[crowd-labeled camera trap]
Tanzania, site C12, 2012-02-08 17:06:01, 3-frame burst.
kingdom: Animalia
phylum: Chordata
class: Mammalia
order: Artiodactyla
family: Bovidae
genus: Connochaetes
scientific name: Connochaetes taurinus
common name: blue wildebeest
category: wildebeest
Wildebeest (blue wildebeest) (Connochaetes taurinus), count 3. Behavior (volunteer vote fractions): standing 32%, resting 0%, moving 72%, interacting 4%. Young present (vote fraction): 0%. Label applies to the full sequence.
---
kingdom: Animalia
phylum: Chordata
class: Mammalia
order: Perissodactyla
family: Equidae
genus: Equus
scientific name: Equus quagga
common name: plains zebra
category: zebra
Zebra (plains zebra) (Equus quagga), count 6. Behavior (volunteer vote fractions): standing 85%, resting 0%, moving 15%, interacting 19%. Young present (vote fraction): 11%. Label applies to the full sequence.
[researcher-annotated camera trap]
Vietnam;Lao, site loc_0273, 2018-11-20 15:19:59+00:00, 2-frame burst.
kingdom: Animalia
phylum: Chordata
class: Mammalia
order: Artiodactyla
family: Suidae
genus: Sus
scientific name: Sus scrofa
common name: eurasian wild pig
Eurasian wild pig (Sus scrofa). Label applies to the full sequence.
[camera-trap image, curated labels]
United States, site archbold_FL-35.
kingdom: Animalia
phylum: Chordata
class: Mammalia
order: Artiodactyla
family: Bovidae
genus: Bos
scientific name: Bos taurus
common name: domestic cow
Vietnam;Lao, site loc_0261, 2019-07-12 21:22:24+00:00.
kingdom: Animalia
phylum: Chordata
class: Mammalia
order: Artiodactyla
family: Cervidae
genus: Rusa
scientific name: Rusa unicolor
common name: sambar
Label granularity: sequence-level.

##############################

Where the line containing "family: Suidae" appears, start copying, and go on exactly through the last line of the data.

family: Suidae
genus: Sus
scientific name: Sus scrofa
common name: eurasian wild pig
Eurasian wild pig (Sus scrofa). Label applies to the full sequence.
[camera-trap image, curated labels]
United States, site archbold_FL-35.
kingdom: Animalia
phylum: Chordata
class: Mammalia
order: Artiodactyla
family: Bovidae
genus: Bos
scientific name: Bos taurus
common name: domestic cow
Vietnam;Lao, site loc_0261, 2019-07-12 21:22:24+00:00.
kingdom: Animalia
phylum: Chordata
class: Mammalia
order: Artiodactyla
family: Cervidae
genus: Rusa
scientific name: Rusa unicolor
common name: sambar
Label granularity: sequence-level.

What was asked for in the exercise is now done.